Research Rounds – Volume 4, Issue 3, September 2018

NIOSH Research Rounds is a monthly bulletin of selected research conducted by researchers at NIOSH and NIOSH-funded researchers at other institutions.

Volume 4, Number 3 (September 2018)

Inside NIOSH:
Controlled Fire Study Finds High Levels of Airborne Chemicals

A NIOSH fire study found high levels of airborne chemicals from synthetic materials in modern-day furnishings, highlighting the importance of protection for firefighters. Thinkstock

What do plastic, polyester, and foam have in common? They are synthetic materials found throughout most modern homes in everything from toys to furniture to appliances. Unlike wood, cotton, and other natural materials, synthetic mat­erials are made in laboratories through chemical processes.

During a fire, these chemicals can burn hotter and faster, and produce more toxic smoke than natural materials. Evidence suggests that work-related exposure to these toxicants among firefighters corresponds to an increased risk of acute cardiovascular events and cancer.

To understand the risk of exposure from residential firefighting, NIOSH investigators and university and industry partners measured hazardous air emissions during different stages of firefighting. The investigators set 12 separate fires in safe and controlled settings to simulate residential firefighting conditions. This included furnishing the structures with modern fixtures. Six of the fires involved firefighters entering through the front door of the building to extinguish the fire. The others involved firefighters first dousing the fire through a bedroom window before entering through the front door.

Investigators then collected air samples for several chemicals, including benzene and other volatile organic compounds, poly-cyclic aromatic hydrocarbons, and hydrogen cyanide. For comparison, they tested air from three areas: 1) inside the structure during active fire; 2) inside the structure after fire suppression, also known as overhaul, when firefighters search for and extinguish any smoldering items; and 3) outside the structure near exterior crew-members like the incident commander. In addition, they took personal air measurements associated with job types in all three areas: fire attack, victim search, overhaul, outside ventilation (help vent smoke from structure), and command/pump operator tasks.

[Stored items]

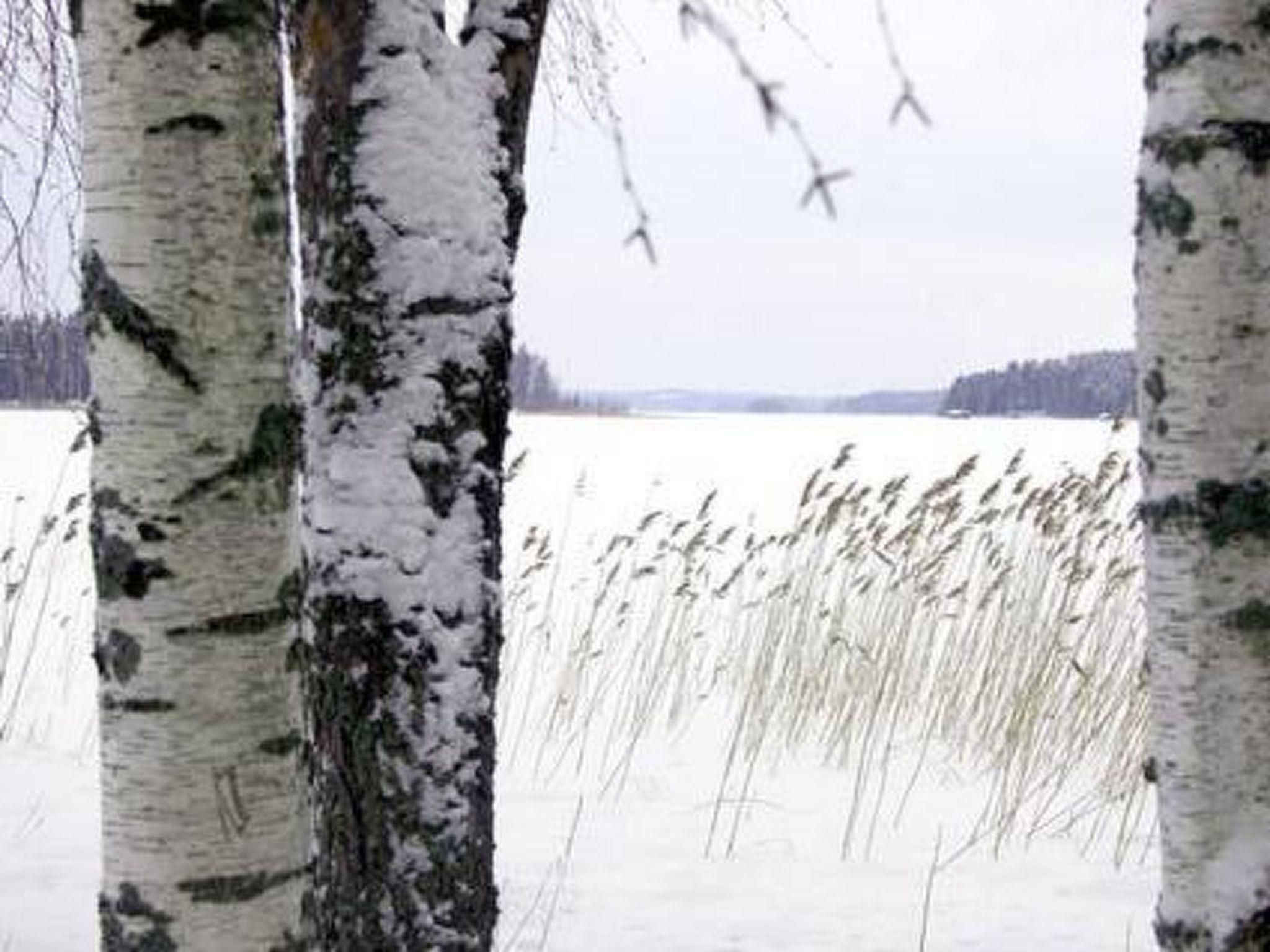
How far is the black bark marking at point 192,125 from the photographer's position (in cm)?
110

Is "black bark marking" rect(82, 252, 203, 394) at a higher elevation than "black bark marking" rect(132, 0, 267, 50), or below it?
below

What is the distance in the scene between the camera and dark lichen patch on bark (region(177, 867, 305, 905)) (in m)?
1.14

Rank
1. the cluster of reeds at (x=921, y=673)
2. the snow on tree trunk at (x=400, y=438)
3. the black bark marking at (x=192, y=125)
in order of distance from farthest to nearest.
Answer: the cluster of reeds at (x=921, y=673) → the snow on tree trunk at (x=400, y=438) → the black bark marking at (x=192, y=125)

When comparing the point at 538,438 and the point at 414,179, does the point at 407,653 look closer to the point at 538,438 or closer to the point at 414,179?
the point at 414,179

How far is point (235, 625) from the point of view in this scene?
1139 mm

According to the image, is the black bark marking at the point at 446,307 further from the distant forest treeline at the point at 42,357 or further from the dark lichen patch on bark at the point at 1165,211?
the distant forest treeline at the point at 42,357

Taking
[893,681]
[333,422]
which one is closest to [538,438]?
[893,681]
* * *
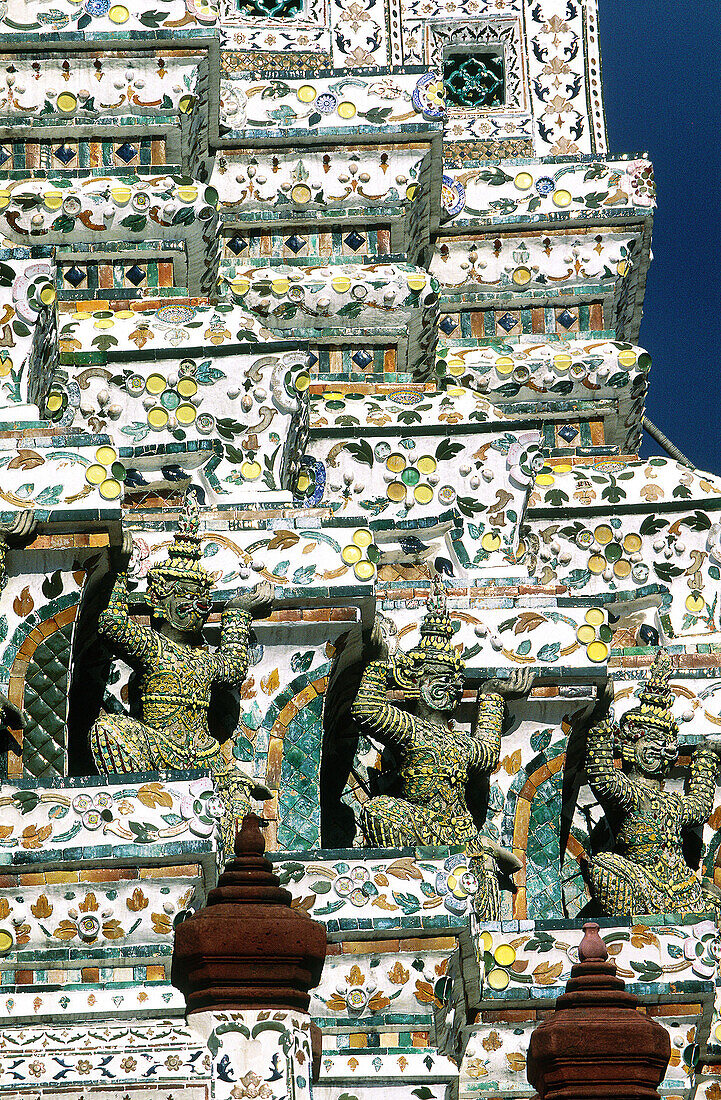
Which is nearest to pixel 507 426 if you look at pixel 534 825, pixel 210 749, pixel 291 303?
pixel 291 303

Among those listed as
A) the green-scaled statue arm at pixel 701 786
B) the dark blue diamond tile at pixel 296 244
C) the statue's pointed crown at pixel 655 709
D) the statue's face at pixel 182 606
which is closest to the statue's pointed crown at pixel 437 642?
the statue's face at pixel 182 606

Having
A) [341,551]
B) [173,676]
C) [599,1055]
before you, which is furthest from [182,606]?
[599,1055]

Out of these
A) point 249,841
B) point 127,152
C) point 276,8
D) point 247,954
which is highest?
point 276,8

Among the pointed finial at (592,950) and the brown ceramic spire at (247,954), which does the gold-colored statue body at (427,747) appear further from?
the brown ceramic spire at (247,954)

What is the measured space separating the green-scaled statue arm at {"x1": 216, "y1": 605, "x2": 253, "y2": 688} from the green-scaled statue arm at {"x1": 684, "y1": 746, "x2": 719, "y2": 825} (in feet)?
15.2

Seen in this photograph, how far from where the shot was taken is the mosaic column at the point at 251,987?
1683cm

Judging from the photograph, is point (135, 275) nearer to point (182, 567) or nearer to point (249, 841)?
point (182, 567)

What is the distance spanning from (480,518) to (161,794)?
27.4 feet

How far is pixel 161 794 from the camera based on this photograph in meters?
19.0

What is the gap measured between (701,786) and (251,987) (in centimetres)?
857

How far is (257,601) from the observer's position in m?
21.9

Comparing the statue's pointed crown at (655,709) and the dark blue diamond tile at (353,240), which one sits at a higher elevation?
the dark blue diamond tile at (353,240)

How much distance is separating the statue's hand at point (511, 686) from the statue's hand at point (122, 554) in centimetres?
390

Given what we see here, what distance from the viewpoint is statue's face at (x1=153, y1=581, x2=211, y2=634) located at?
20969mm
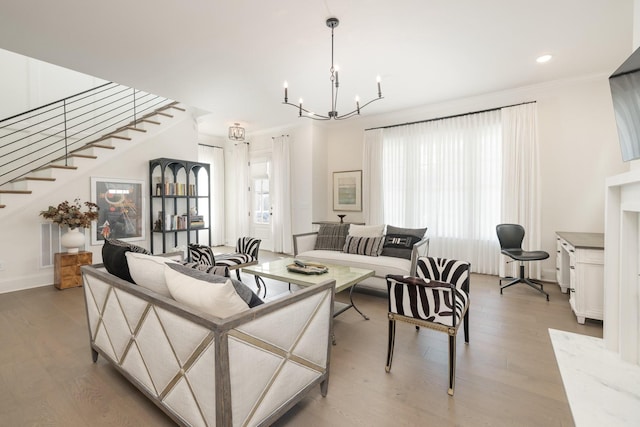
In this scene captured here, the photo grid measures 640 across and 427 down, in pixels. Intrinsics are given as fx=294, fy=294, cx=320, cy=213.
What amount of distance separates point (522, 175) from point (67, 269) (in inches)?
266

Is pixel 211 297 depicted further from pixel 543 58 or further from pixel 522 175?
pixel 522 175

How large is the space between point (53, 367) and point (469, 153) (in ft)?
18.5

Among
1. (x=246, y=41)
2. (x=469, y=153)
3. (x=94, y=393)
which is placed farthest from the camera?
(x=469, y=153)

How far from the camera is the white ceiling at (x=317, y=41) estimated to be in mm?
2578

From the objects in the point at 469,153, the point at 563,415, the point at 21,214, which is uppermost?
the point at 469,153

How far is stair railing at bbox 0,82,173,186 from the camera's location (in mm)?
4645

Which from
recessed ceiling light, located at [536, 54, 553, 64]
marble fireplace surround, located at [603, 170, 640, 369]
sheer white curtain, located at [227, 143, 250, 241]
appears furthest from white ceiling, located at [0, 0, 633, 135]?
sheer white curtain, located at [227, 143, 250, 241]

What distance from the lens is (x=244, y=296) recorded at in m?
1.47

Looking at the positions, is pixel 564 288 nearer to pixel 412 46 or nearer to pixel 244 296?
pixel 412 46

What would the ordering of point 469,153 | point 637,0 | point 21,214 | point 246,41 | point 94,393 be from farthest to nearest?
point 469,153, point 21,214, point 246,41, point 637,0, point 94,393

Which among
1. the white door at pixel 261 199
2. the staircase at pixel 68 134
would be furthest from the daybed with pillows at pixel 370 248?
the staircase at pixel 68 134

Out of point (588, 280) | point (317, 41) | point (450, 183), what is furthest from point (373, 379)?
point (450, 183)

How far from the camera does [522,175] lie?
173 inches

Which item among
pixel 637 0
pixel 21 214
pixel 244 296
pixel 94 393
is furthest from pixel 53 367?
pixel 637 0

# Activity
Quote the bulletin word for word, starting with "What do plastic, polyester, and" and going on through "through chemical processes.". Draw only on the bulletin for your work.

# Solution for this problem
What do plastic, polyester, and foam have in common? They are synthetic materials found throughout most modern homes in everything from toys to furniture to appliances. Unlike wood, cotton, and other natural materials, synthetic mat­erials are made in laboratories through chemical processes.